She thanked me with a look.

“Bucolics!” exclaimed the count, with a bitter look. “This is no life for a man who bears your name.” Then he suddenly changed his tone—“The bells!” he cried, “don’t you hear the bells of Azay? I hear them ringing.”

Madame de Mortsauf gave me a frightened look. Madeleine clung to my hand.

“Suppose we play a game of backgammon?” I said. “Let us go back; the rattle of the dice will drown the sound of the bells.”

We returned to Clochegourde, conversing by fits and starts. Once in the salon an indefinable uncertainty and dread took possession of us. The count flung himself into an armchair, absorbed in reverie, which his wife, who knew the symptoms of his malady and could foresee an outbreak, was careful not to interrupt. I also kept silence. As she gave me no hint to leave, perhaps she thought backgammon might divert the count’s mind and quiet those fatal nervous susceptibilities, the excitements of which were killing him. Nothing was ever harder than to make him play that game, which, however, he had a great desire to play. Like a pretty woman, he always required to be coaxed, entreated, forced, so that he might not seem the obliged person. If by chance, being interested in the conversation, I forgot to propose it, he grew sulky, bitter, insulting, and spoiled the talk by contradicting everything. If, warned by his ill-humor, I suggested a game, he would dally and demur. “In the first place, it is too late,” he would say; “besides, I don’t care for it.” Then followed a series of affectations like those of women, which often leave you in ignorance of their real wishes.

On this occasion I pretended a wild gaiety to induce him to play. He complained of giddiness which hindered him from calculating; his brain, he said, was squeezed into a vice; he heard noises, he was choking; and thereupon he sighed heavily. At last, however, he consented to the game. Madame de Mortsauf left us to put the children to bed and lead the household in family prayers. All went well during her absence; I allowed Monsieur de Mortsauf to win, and his delight seemed to put him beside himself. This sudden change from a gloom that led him to make the darkest predictions to the wild joy of a drunken man, expressed in a crazy laugh and without any adequate motive, distressed and alarmed me. I had never seen him in quite so marked a paroxysm. Our intimacy had borne fruits in the fact that he no longer restrained himself before me. Day by day he had endeavored to bring me under his tyranny, and obtain fresh food, as it were, for his evil temper; for it really seems as though moral diseases were creatures with appetites and instincts, seeking to enlarge the boundaries of their empire as a landowner seeks to increase his domain.

Presently the countess came down, and sat close to the backgammon table, apparently for better light on her embroidery, though the anxiety which led her to place her frame was ill-concealed. A piece of fatal ill-luck which I could not prevent changed the count’s face; from gaiety it fell to gloom, from purple it became yellow, and his eyes rolled. Then followed worse ill-luck, which I could neither avert nor repair. Monsieur de Mortsauf made a fatal throw which decided the game. Instantly he sprang up, flung the table at me and the lamp on the floor, struck the chimney-piece with his fist and jumped, for I cannot say he walked, about the room. The torrent of insults, imprecations, and incoherent words which rushed from his lips would have made an observer think of the old tales of satanic possession in the Middle Ages.

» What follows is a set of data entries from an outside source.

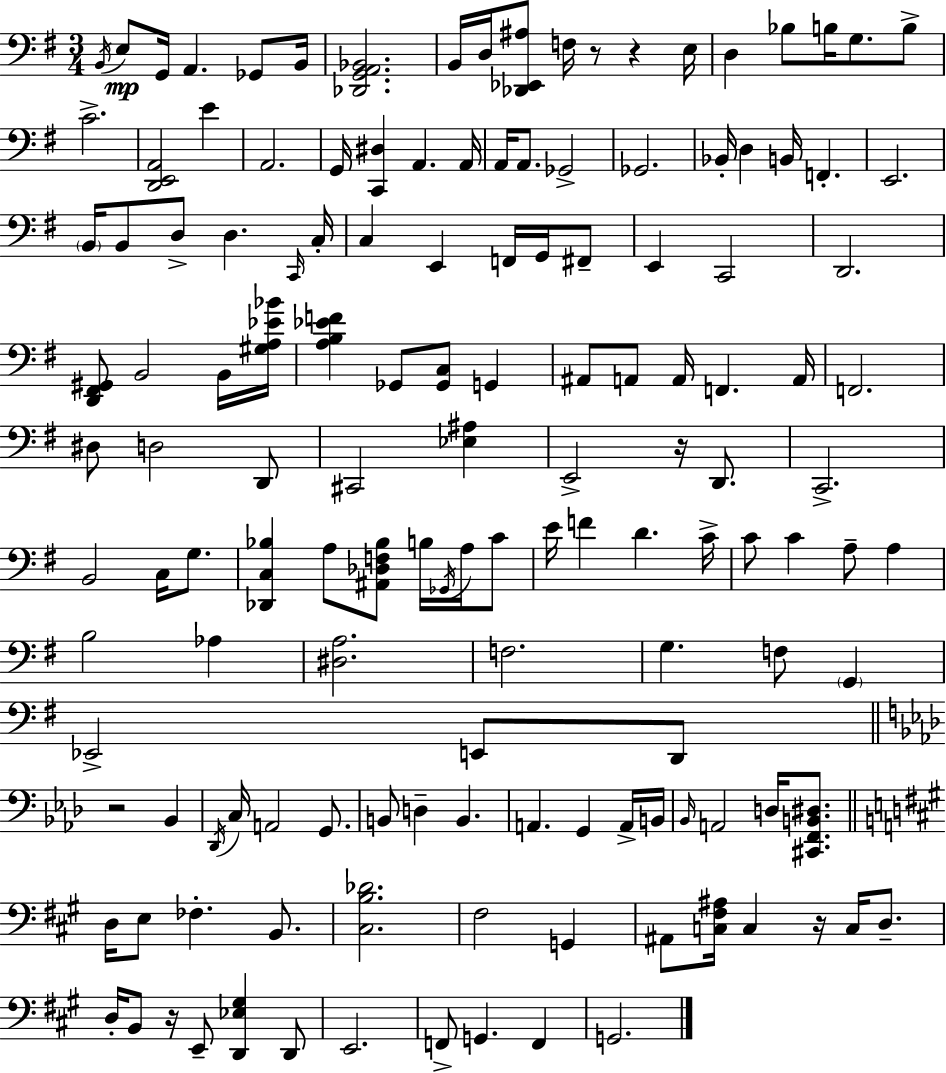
B2/s E3/e G2/s A2/q. Gb2/e B2/s [Db2,G2,A2,Bb2]/h. B2/s D3/s [Db2,Eb2,A#3]/e F3/s R/e R/q E3/s D3/q Bb3/e B3/s G3/e. B3/e C4/h. [D2,E2,A2]/h E4/q A2/h. G2/s [C2,D#3]/q A2/q. A2/s A2/s A2/e. Gb2/h Gb2/h. Bb2/s D3/q B2/s F2/q. E2/h. B2/s B2/e D3/e D3/q. C2/s C3/s C3/q E2/q F2/s G2/s F#2/e E2/q C2/h D2/h. [D2,F#2,G#2]/e B2/h B2/s [G#3,A3,Eb4,Bb4]/s [A3,B3,Eb4,F4]/q Gb2/e [Gb2,C3]/e G2/q A#2/e A2/e A2/s F2/q. A2/s F2/h. D#3/e D3/h D2/e C#2/h [Eb3,A#3]/q E2/h R/s D2/e. C2/h. B2/h C3/s G3/e. [Db2,C3,Bb3]/q A3/e [A#2,Db3,F3,Bb3]/e B3/s Gb2/s A3/s C4/e E4/s F4/q D4/q. C4/s C4/e C4/q A3/e A3/q B3/h Ab3/q [D#3,A3]/h. F3/h. G3/q. F3/e G2/q Eb2/h E2/e D2/e R/h Bb2/q Db2/s C3/s A2/h G2/e. B2/e D3/q B2/q. A2/q. G2/q A2/s B2/s Bb2/s A2/h D3/s [C#2,F2,B2,D#3]/e. D3/s E3/e FES3/q. B2/e. [C#3,B3,Db4]/h. F#3/h G2/q A#2/e [C3,F#3,A#3]/s C3/q R/s C3/s D3/e. D3/s B2/e R/s E2/e [D2,Eb3,G#3]/q D2/e E2/h. F2/e G2/q. F2/q G2/h.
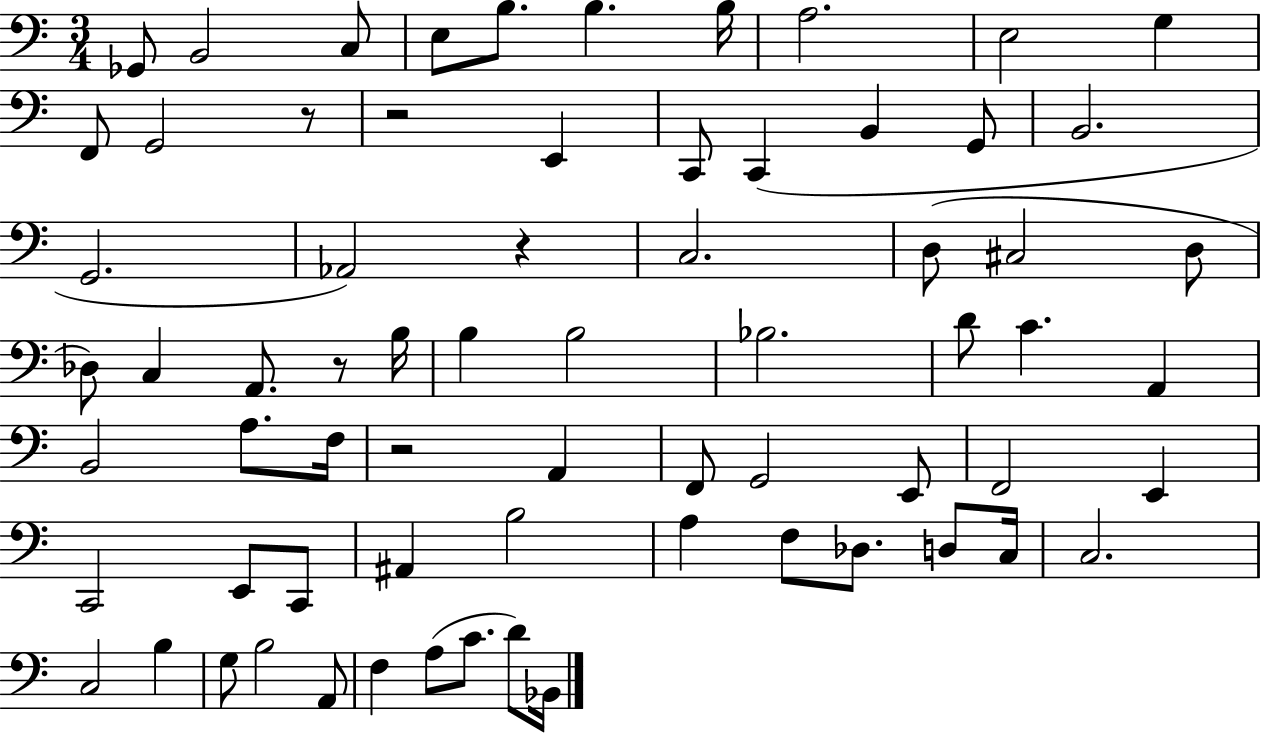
{
  \clef bass
  \numericTimeSignature
  \time 3/4
  \key c \major
  \repeat volta 2 { ges,8 b,2 c8 | e8 b8. b4. b16 | a2. | e2 g4 | \break f,8 g,2 r8 | r2 e,4 | c,8 c,4( b,4 g,8 | b,2. | \break g,2. | aes,2) r4 | c2. | d8( cis2 d8 | \break des8) c4 a,8. r8 b16 | b4 b2 | bes2. | d'8 c'4. a,4 | \break b,2 a8. f16 | r2 a,4 | f,8 g,2 e,8 | f,2 e,4 | \break c,2 e,8 c,8 | ais,4 b2 | a4 f8 des8. d8 c16 | c2. | \break c2 b4 | g8 b2 a,8 | f4 a8( c'8. d'8) bes,16 | } \bar "|."
}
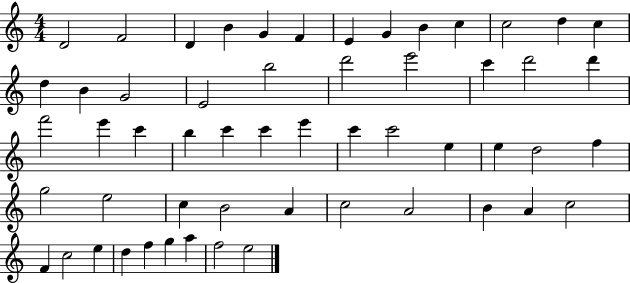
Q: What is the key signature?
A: C major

Imagine my position!

“Go into the garden,” said the countess, pressing my hand.

I left the room before the count could notice my disappearance. On the terrace, where I slowly walked about, I heard his shouts and then his moans from the bedroom which adjoined the dining-room. Also I heard at intervals through that tempest of sound the voice of an angel, which rose like the song of a nightingale as the rain ceases. I walked about under the acacias in the loveliest night of the month of August, waiting for the countess to join me. I knew she would come; her gesture promised it. For several days an explanation seemed to float between us; a word would suffice to send it gushing from the spring, overfull, in our souls. What timidity had thus far delayed a perfect understanding between us? Perhaps she loved, as I did, these quiverings of the spirit which resembled emotions of fear and numbed the sensibilities while we held our life unuttered within us, hesitating to unveil its secrets with the modesty of the young girl before the husband she loves. An hour passed. I was sitting on the brick balustrade when the sound of her footsteps blending with the undulating ripple of her flowing gown stirred the calm air of the night. These are sensations to which the heart suffices not.

“Monsieur de Mortsauf is sleeping,” she said. “When he is thus I give him an infusion of poppies, a cup of water in which a few poppies have been steeped; the attacks are so infrequent that this simple remedy never loses its effect—Monsieur,” she continued, changing her tone and using the most persuasive inflexion of her voice, “this most unfortunate accident has revealed to you a secret which has hitherto been sedulously kept; promise me to bury the recollection of that scene. Do this for my sake, I beg of you. I don’t ask you to swear it; give me your word of honor and I shall be content.”